REQUIRED ACTION –
Without the pictures, output all of the data exactly.

MATERIAL PROVIDED –
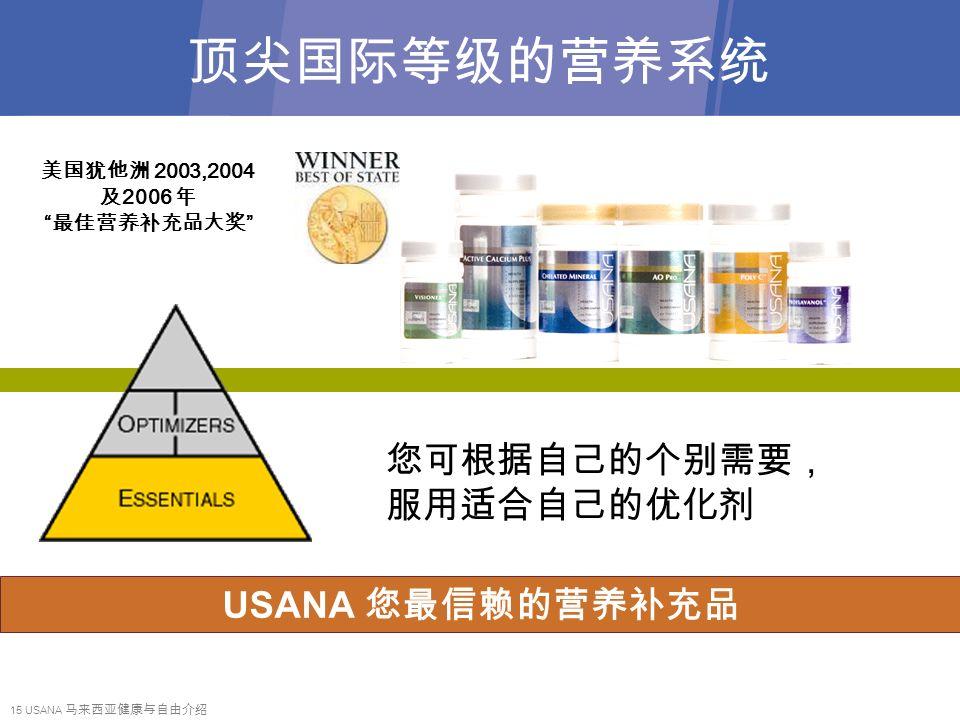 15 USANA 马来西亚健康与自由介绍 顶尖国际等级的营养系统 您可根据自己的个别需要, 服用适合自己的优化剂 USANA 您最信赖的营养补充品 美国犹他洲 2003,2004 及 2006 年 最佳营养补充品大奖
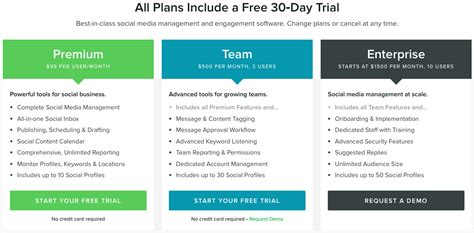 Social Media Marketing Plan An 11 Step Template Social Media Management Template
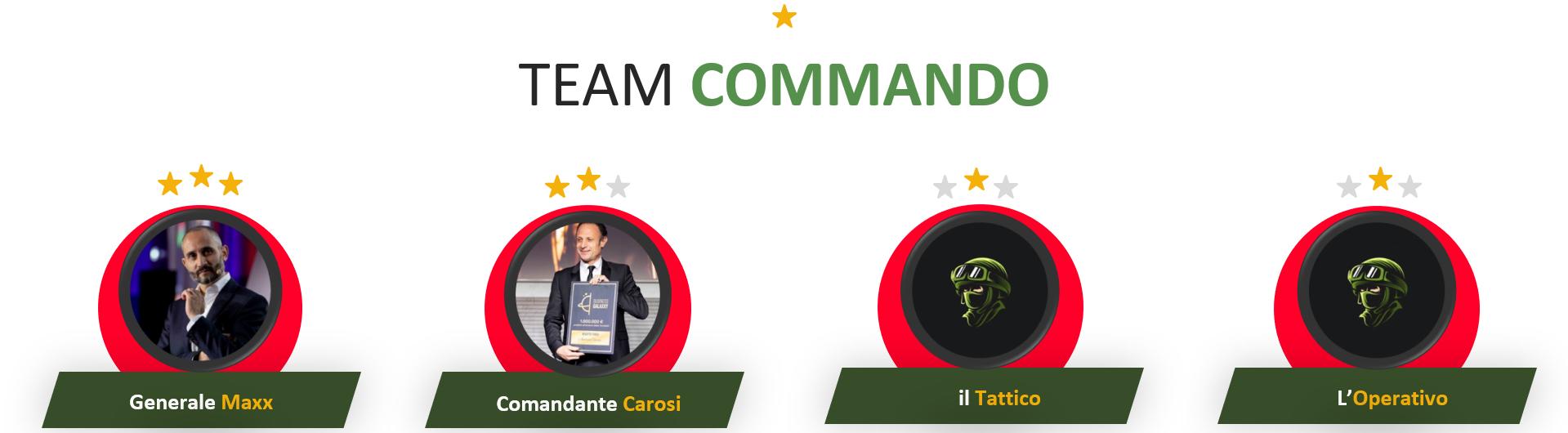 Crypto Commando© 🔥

ANSWER TO THE PROBLEM –
 15 USANA 马来西亚健康与自由介绍 顶尖国际等级的营养系统 您可根据自己的个别需要, 服用适合自己的优化剂 USANA 您最信赖的营养补充品 美国犹他洲 2003,2004 及 2006 年 最佳营养补充品大奖
 Social Media Marketing Plan An 11 Step Template Social Media Management Template
 Crypto Commando© 🔥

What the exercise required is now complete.